Charles Turner: Labor is Largest Crisis Facing Seniors Housing

by Jeff Shaw

LOS ANGELES — There is a deficit in seniors housing and it has nothing to do with occupancy rates, investment dollars or development opportunities. It’s the labor shortage, according to Charles Turner, a longtime industry veteran and current CEO of Kare, an application that pairs understaffed seniors housing communities with temporary workers.

Turner made the comments as keynote speaker at France Media’s InterFace Seniors Housing West conference, held Feb. 20 at the Omni Los Angeles.

“We all know what’s coming in the next decade — an onslaught of baby boomers aging into seniors housing — but what many don’t realize is that the number of caregivers is actually declining,” he said to the audience of about 250 attendees. “I wish I could say I have all the solutions to the labor problems. I don’t.”

Citing a study by New York-based senior care researcher PHI, Turner mentioned there will be a national shortage of around 150,000 paid caregivers by 2030, which may compound as older caregivers also age out of the workforce and transition from worker to would-be resident.

Though these forward-looking numbers are scary, Turner believes the problems plaguing today’s seniors housing caregivers were scarier.

“Caregiving today has high employee turnover,” he said. “These workers are burned out. They’re overworked. They have to work multiple jobs to eat and afford gas — and they pay for food and gas so they can go back to work.”

Turner

It isn’t just caregivers who are unhappy with this scenario, but the senior care executives who oversee these communities as well. OnShift’s November 2019 Workforce 360 study noted 72 percent of the 1,500 industry professionals it surveyed said employee turnover was the top workforce challenge impacting seniors care organizations today. This lack of quality employees also shows on the job market.

“Indeed.com currently has 360,000 open caregiver positions that are not being fulfilled,” noted Turner. “We are slated to have 312 million unfilled shifts by 2030 if we don’t figure this out. That’s about half the shifts.”

Finding Solutions

Rather than guessing at why current caregivers are so unhappy, Turner advocates talking to these caregivers at various points along their employment journey. This can include when they first express an interest in the position, after they’re hired, a few months into their position, during annual reviews and when they leave their current position, with additional conversations built in when need be.

“The number-one complaint from caregivers probably isn’t what you’d expect to hear,” said Turner. “If it were me, I would assume the complaint would be ‘my boss doesn’t respect me.’ That’s not it. The number-one complaint is showing up for work and having to finish the previous shift’s tasks.

“This is not a caregiver problem. This is a management problem.”

Turner pointed to multiple task-oriented software programs that can outline shift duties that must be accomplished before a shift is complete. As with the top complaint, Turner was also surprised at one of the most enjoyable aspects of the seniors housing facilities.

“Some of our customers who have poorer caregiver retention have fantastic break rooms,” he said — break rooms don’t help with staff retention.

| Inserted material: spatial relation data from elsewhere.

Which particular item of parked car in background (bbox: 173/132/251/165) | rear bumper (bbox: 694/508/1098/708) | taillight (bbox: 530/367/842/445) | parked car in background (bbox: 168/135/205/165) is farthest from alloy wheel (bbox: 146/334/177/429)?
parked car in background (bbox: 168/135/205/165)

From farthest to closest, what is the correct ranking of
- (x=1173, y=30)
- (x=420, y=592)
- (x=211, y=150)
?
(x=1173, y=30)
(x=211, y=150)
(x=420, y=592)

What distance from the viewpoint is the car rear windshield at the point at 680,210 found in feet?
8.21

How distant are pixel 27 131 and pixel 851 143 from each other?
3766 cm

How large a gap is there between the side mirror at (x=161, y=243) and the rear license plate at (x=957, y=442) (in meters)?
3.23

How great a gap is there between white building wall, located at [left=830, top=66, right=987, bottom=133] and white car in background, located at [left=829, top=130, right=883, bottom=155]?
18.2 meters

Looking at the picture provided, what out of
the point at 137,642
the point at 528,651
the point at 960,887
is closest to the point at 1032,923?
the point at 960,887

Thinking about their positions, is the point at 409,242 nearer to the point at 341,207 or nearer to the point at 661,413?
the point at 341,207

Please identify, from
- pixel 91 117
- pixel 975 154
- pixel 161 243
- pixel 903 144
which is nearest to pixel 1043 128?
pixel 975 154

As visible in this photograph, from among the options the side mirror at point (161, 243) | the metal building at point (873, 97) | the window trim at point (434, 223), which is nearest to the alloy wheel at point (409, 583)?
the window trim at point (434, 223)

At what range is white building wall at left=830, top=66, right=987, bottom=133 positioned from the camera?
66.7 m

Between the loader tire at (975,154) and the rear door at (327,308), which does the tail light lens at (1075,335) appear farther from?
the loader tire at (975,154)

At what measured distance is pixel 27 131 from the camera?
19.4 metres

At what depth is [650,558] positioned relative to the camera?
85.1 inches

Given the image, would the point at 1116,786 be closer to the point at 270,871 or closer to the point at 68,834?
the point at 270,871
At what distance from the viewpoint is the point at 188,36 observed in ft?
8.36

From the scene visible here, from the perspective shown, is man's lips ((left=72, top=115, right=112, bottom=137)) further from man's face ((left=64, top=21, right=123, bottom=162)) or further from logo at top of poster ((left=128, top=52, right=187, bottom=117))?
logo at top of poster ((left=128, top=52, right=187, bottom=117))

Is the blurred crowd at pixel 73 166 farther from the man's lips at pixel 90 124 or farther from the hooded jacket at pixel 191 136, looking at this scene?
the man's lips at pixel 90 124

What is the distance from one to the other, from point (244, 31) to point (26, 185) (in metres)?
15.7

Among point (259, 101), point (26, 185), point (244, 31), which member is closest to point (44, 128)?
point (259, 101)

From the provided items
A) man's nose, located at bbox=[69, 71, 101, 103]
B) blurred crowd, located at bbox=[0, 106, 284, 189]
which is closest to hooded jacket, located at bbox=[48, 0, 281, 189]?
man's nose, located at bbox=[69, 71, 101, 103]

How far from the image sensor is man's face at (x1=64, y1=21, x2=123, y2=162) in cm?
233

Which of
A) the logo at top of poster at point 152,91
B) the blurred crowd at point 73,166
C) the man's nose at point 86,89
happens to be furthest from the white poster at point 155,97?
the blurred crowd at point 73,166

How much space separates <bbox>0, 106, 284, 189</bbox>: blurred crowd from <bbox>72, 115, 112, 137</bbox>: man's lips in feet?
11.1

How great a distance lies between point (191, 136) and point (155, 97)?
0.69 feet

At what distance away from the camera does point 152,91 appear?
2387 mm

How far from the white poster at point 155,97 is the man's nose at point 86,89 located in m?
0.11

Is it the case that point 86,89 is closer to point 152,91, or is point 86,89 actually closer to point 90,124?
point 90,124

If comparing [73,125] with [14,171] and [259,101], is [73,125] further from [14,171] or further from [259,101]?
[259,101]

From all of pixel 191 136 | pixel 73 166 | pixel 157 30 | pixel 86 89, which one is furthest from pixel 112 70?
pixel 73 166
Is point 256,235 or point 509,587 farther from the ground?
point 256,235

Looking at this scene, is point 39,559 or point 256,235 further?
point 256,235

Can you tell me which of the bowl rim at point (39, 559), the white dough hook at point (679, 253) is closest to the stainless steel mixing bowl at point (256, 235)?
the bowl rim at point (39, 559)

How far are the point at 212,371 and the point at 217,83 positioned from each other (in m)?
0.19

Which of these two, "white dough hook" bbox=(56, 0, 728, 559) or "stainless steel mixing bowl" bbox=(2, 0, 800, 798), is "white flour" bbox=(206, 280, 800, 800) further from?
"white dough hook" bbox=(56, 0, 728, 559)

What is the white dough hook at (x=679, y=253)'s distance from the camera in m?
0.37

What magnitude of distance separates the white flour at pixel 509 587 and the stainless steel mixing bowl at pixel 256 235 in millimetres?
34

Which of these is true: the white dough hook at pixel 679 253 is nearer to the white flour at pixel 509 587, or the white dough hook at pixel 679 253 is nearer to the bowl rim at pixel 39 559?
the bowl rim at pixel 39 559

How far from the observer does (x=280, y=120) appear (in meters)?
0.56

Turner contends the seniors housing industry needs to change its approach to caregivers if it wants to not only stop employee turnover, but attract new blood. This starts with increasing wages, using electronic health records (EHR) that can streamline resident care, and taking nurses off frontline management duties.

“The biggest problem is when a caregiver’s career becomes a commodity,” he said. “Low wages, no advancement, no expensive benefits, heavy workloads, and jobs that are physically and emotionally draining. That has to change.

“Caregivers, especially the younger generations, want to learn. They want jobs with purpose, flexibility, innovation and human contact. That’s a start.”